Акимыч тоже не торопился. Он удобно лег в телеге. Вполголоса переговаривался с Авдотьей. Ее не переборол сон. И старуха, внимательно поглядывая по сторонам, подталкивала лесника.
— Ты ба поживее погонял. Можа, седни в свое село поспеим.
— Нынче не поспеим — взавтре там будем.
— Чую, от Мити весточка есть.
— Есть — так есть.
— Погони скорей.
— Помереть поспеем. И Митьку узришь ишо. Не поспешай. Што суждено, то сбудется. Все от Бога. Не схочет он — не обхитришь судьбу.
— Скорей ба домой.
— Ты сии. Не егози в телеге-то.
— Чево бранисси?
— Не докучай.
— Слухай, Акимыч, занедужил ты ай што?
— Не бери худое в голову.
— Поспрашать тибя хочу.
— Об чем?
— Про Митьку. — Ну?
— Коли скоро вернетца с хронту, как быть тогда?
— Кому?
— Мине.
— Сама порешишь. Обмозгуй заведомо.
— Баба я, могу глупостев сотворить.
— Нехай к нам Митька идет. При тебе жить станет. Лесовать научится.
— Схочит ли?
— То мне неведомо.
— Головушка моя горькая, непокойная! И вертатца к той змее нет моей волюшки, — заголосила Авдотья.
— Тебя не гонят.
— Сыночка свово куды дену?
— Не малец. Мужик, чай, мы ему не помеха.
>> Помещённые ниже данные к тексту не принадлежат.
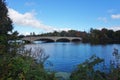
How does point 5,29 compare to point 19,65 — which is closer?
point 19,65

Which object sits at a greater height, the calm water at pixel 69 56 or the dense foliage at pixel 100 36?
the dense foliage at pixel 100 36

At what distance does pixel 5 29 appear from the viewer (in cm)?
1916

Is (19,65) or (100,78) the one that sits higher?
(19,65)

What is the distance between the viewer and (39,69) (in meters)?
7.81

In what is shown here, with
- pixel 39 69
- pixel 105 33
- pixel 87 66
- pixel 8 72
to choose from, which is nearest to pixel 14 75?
pixel 8 72

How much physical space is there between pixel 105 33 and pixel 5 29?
13258 centimetres

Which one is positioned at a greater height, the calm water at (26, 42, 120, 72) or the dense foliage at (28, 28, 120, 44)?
the dense foliage at (28, 28, 120, 44)

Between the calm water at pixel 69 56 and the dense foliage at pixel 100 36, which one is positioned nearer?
the calm water at pixel 69 56

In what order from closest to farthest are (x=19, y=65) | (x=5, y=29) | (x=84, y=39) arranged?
(x=19, y=65) < (x=5, y=29) < (x=84, y=39)

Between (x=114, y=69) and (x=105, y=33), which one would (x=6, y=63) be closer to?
(x=114, y=69)

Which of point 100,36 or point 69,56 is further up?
point 100,36

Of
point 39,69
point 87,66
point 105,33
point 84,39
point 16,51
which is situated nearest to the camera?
point 39,69

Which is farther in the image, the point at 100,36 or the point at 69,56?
the point at 100,36

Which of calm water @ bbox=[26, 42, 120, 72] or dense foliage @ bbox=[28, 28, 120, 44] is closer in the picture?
calm water @ bbox=[26, 42, 120, 72]
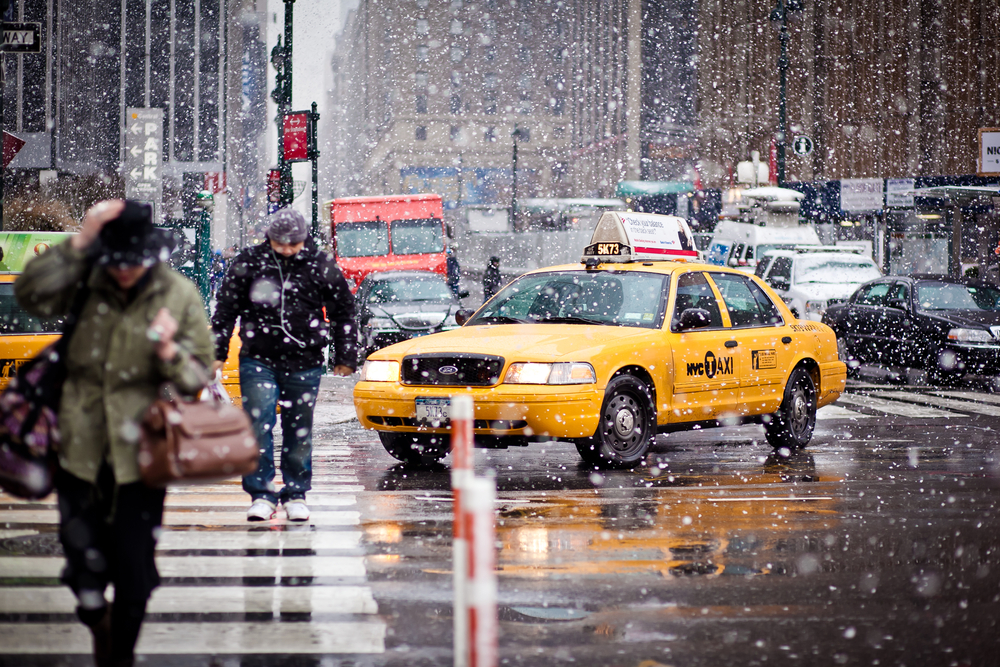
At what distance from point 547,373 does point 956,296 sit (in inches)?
470

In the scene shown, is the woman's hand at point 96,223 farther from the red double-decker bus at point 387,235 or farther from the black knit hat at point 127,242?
the red double-decker bus at point 387,235

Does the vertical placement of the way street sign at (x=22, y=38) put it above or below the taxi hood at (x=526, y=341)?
above

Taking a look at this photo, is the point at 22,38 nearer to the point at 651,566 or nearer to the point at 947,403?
the point at 651,566

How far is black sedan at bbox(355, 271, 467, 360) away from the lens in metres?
21.9

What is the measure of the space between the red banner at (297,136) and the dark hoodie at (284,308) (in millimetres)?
13562

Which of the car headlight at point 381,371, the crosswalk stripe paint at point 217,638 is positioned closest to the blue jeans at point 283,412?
the crosswalk stripe paint at point 217,638

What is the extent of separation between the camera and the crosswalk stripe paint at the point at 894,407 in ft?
47.1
— Можа, заедим? Внучат наведаим.
— Так бы и сказывала.
— Про Митю спросим.
— Заедим, што с тобой сделаишь? Успокоенная, Авдотья вскоре уснула. А дорога
пошла все накатистей, говорливей.
Макарыч иногда оглядывался. И, убедившись, что Акимыч не отстал, ехал дальше.
В селе они расстались. Макарыч к сельсовету свернул. Помог выбраться из телеги Марье.
— Пошли. Поди, вконец измерзлась?
— Не-ет, отец, — выстукивала та зубами.
— Погоди-ко. Дай я тибе от сена отряхну. Марья, заслышав это, обняла мужа за шею:
— Вона какой ты!
— Ладно, ладно, а то и пововсе мине разлюбишь. Сиволапова. Разе те такой нужон? Ты ж што рябина, а я, прости Господи, пень гнилой.